A compressible finite volume formulation has been developed to solve the Favre filtered Navier-Stokes equations to perform the large eddy simulation (LES) of turbulent flows with variable property heat transfer. The efficient finite volume formulation was developed using a dual time stepping approach with time derivative preconditioning and multigrid acceleration. Time marching was done with either an explicit Runge-Kutta scheme or an implicit lower-upper symmetric-Gauss-Seidel (LU-SGS) scheme. The code was developed in a multiblock framework so it could be applied to complex geometries and to provide a means for parallelization.;The second-order accurate finite volume LES formulation was validated with simulations of turbulent incompressible benchmark flows.
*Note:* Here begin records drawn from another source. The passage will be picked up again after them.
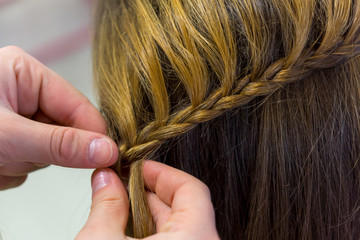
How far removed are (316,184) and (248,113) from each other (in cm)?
21

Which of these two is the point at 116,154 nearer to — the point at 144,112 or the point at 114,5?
the point at 144,112

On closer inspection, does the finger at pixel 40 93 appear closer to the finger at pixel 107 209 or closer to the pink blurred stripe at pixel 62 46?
the finger at pixel 107 209

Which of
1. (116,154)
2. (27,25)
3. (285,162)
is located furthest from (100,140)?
(27,25)

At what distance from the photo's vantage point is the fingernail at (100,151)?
717mm

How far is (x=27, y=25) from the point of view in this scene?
1.75 m

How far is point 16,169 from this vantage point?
0.98m

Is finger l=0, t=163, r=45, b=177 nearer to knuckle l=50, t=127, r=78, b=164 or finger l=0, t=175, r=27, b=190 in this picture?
finger l=0, t=175, r=27, b=190

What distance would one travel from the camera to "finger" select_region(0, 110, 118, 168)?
0.73 m

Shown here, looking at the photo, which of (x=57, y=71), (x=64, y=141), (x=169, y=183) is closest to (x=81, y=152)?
(x=64, y=141)

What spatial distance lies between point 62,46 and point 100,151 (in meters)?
1.17

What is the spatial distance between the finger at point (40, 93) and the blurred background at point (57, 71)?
1.50ft

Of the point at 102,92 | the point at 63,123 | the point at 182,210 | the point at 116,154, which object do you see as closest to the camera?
the point at 182,210

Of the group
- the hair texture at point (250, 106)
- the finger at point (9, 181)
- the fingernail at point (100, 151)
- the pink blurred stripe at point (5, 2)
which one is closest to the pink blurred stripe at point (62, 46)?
the pink blurred stripe at point (5, 2)

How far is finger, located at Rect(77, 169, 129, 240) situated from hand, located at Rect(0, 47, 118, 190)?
0.12 feet
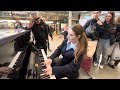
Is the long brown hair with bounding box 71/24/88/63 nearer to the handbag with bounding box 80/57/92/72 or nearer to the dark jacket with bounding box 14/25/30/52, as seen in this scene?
the handbag with bounding box 80/57/92/72

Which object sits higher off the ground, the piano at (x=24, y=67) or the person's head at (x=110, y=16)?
the person's head at (x=110, y=16)

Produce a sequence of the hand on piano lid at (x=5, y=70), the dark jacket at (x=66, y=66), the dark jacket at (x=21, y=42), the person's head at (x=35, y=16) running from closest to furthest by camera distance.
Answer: the hand on piano lid at (x=5, y=70) → the person's head at (x=35, y=16) → the dark jacket at (x=66, y=66) → the dark jacket at (x=21, y=42)

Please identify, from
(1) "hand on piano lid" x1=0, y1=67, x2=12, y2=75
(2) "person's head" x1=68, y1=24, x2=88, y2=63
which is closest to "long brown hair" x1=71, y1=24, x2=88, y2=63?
(2) "person's head" x1=68, y1=24, x2=88, y2=63

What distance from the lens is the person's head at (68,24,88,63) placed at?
3.82ft

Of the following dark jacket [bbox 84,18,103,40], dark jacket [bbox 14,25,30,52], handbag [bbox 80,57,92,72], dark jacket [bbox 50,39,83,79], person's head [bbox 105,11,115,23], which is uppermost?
person's head [bbox 105,11,115,23]

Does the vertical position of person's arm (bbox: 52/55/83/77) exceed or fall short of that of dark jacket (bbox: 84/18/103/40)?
it falls short

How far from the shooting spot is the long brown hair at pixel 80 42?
1165 mm

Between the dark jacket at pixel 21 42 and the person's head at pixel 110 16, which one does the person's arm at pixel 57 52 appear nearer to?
the dark jacket at pixel 21 42

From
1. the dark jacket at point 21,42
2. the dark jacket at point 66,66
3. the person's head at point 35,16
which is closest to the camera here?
the person's head at point 35,16

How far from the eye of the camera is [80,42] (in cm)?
120

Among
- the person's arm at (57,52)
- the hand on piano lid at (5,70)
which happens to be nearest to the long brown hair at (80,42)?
the person's arm at (57,52)

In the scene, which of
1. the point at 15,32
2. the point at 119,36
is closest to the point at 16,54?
the point at 15,32
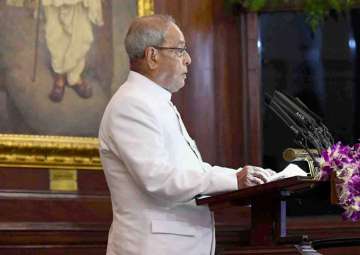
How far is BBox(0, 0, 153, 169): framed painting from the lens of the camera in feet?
13.2

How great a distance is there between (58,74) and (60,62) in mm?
62

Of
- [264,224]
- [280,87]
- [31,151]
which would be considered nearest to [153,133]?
[264,224]

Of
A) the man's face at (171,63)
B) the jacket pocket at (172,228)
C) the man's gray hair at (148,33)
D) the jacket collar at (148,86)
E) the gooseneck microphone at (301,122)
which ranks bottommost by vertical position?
the jacket pocket at (172,228)

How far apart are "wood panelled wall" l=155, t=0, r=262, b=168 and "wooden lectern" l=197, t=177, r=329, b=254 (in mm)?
1709

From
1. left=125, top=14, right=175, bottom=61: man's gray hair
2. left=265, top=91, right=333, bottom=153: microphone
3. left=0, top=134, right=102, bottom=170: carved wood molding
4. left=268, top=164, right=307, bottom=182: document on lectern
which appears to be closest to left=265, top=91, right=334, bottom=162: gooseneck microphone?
left=265, top=91, right=333, bottom=153: microphone

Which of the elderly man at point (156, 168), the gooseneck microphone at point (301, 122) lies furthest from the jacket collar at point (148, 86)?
the gooseneck microphone at point (301, 122)

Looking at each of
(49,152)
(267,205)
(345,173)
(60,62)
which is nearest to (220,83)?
(60,62)

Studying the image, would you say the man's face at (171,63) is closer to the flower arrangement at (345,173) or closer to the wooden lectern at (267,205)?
the wooden lectern at (267,205)

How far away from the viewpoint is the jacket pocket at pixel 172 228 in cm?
275

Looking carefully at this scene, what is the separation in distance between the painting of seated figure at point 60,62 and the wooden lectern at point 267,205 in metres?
1.57

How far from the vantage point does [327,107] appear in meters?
4.58

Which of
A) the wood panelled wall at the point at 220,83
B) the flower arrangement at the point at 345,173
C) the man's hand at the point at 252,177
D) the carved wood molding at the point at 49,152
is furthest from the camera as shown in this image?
the wood panelled wall at the point at 220,83

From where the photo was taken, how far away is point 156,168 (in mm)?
2678

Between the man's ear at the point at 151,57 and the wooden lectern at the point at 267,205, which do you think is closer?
the wooden lectern at the point at 267,205
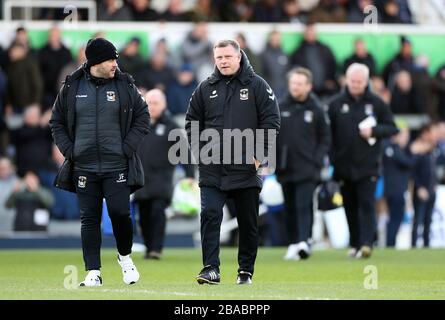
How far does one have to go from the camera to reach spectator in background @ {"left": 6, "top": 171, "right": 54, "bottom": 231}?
79.8 feet

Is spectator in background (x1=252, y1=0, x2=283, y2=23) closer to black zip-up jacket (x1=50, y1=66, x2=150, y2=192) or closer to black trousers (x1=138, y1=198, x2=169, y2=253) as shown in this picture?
black trousers (x1=138, y1=198, x2=169, y2=253)

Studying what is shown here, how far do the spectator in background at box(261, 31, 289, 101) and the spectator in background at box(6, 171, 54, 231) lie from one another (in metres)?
5.15

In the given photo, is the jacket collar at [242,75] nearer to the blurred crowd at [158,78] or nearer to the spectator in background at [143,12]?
the blurred crowd at [158,78]

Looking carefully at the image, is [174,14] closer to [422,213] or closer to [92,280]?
[422,213]

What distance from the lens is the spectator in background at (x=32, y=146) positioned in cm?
2473

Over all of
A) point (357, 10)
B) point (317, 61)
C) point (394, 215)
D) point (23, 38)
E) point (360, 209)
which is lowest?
point (394, 215)

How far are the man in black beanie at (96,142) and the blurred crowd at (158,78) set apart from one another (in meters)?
10.7

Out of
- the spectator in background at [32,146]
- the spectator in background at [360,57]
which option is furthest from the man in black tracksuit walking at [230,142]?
the spectator in background at [360,57]

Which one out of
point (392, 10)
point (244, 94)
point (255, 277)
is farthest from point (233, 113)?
point (392, 10)

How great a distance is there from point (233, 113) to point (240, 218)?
102 centimetres

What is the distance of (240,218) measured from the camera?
13391mm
The results were compared to experimental data and incompressible direct numerical simulation (DNS) results. The LES formulation was subsequently applied to a plane channel flow with constant wall heating rates of magnitudes large enough to cause significant property variations across the channel. The effects of high heating versus high cooling on the turbulence quantities and turbulent structure were studied. Finally, the LES formulation was evaluated for a complex geometry by attempting to simulate the turbulent flow and heat transfer for a plane channel with transverse square ribs on one wall.;Multigrid acceleration and time derivative preconditioning were very effective for steady and unsteady laminar flows. However, multigrid provided no benefit for LES, most likely due to insufficient numerical damping to drive the multigrid since artificial dissipation was not used.;The LES formulation provided excellent agreement with DNS and experimental results for simple turbulent flows (i.e. homogeneous, isotropic, decaying turbulence and smooth wall channel flows). For the constant heat flux channel flows, high heating tended to reduce the velocity fluctuations, while high cooling tended to promote the fluctuations. The mean and fluctuation velocity profiles collapsed towards the incompressible results when normalized by local properties, as opposed to wall values. The temperature fluctuation profiles were largely independent of the heating rate when normalized by the wall-to-bulk temperature difference. Problems related to significant odd-even decoupling, grid distributions, and SGS modeling were identified for the rib-roughened channel.